Letta runs as cloud (free tier, fastest path for tonight) or self-hosted. We use cloud. Grab a token at app.letta.com, install the client:
pip install letta-client
Then set the token. Cloud token, NOT an OpenAI key (Letta brokers the LLM call for you on the free tier).
export LETTA_API_KEY="your-letta-token"
$env:LETTA_API_KEY = "your-letta-token"
set LETTA_API_KEY=your-letta-token
Seed the two Core blocks at creation time. Pick a cheap model for the demo (gpt-4o-mini is the default-friendly choice).
import os
import sys
sys.stdout.reconfigure(encoding="utf-8")
from letta_client import Letta
client = Letta(token=os.environ["LETTA_API_KEY"])
agent = client.agents.create(
memory_blocks=[
{"label": "human", "value": "The user is Rayyan, building agents in SF."},
{"label": "persona", "value": "You are a helpful agent that remembers."},
],
model="openai/gpt-4o-mini",
embedding="openai/text-embedding-3-small",
)
print("agent id:", agent.id)
Append the rest of the file. One message in, one response out, then dump each tier so you can see where things landed.
resp = client.agents.messages.create(
agent_id=agent.id,
messages=[
{"role": "user", "content": "What do you know about me?"},
],
)
# Letta returns a list of messages (reasoning + assistant + tool calls).

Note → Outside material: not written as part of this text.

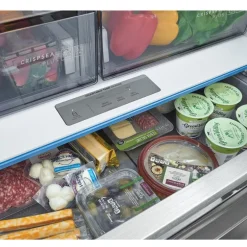 Frigidaire Professional 23 Cu Ft 36 In Refrigerator Stainless Bottom Freezer, French door - PRFG2383AF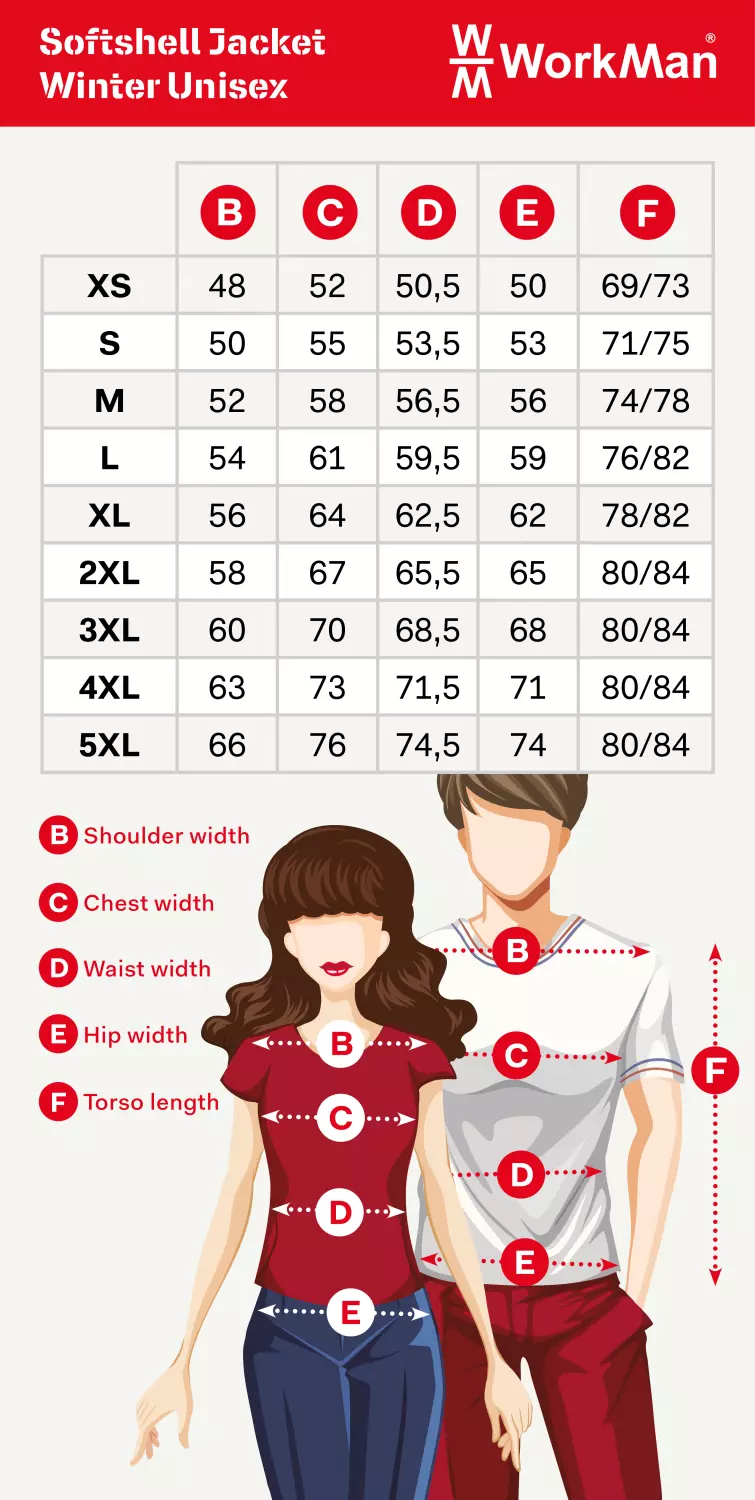 Workman 2536 Softshell Veste Hiver - Noir - 3XL-image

# Grab the final assistant message.
final = [m for m in resp.messages if m.message_type == "assistant_message"]
if final:
print("agent:", final[-1].content)
# --- inspect the tiers ---
# tier 1: Core blocks
blocks = client.agents.blocks.list(agent_id=agent.id)
print("\n--- CORE ---")
for b in blocks:
print(f" [{b.label}] {b.value[:80]}")
# tier 2: Recall (message history)
msgs = client.agents.messages.list(agent_id=agent.id, limit=10)
print(f"\n--- RECALL ({len(msgs)} messages) ---")
for m in msgs[:4]:
role = getattr(m, "role", "?")
content = getattr(m, "content", "") or ""
print(f" [{role}] {content[:80]}")
# tier 3: Archival (vector store)
passages = client.agents.passages.list(agent_id=agent.id, limit=10)
print(f"\n--- ARCHIVAL ({len(passages)} passages) ---")
for p in passages:
print(f" {p.text[:80]}")
Run:
python letta_demo.py
agent id: agent-7f3e...
agent: You're Rayyan, building agents in SF. What
would you like to work on today?
--- CORE ---
[human] The user is Rayyan, building agents in SF.
[persona] You are a helpful agent that remembers.
--- RECALL (3 messages) ---
[system] You are a helpful agent that remembers...
[user] What do you know about me?
[assistant] You're Rayyan, building agents in SF...
--- ARCHIVAL (0 passages) ---
Core is populated (the agent answered from "human"). Recall has three messages (system + user + assistant). Archival is empty. Archival doesn't fill on its own; the agent has to decide to call archival_memory_insert. That decision is part of the Letta loop, exposed as a tool to the model.
Ask the agent something that forces it to remember a long fact ("here's a 200-word backstory: ..."). Run the inspect block again. You should see a passage land in Archival.
401 from the cloud. Token didn't load. Verify with python -c "import os; print(os.environ.get('LETTA_API_KEY','MISSING')[:8])".
Empty Recall. The free tier paginates. Pass limit=50 and check again.
"model not available." The free tier has a model allow-list. Try "letta/letta-free" as the model arg if gpt-4o-mini gets refused.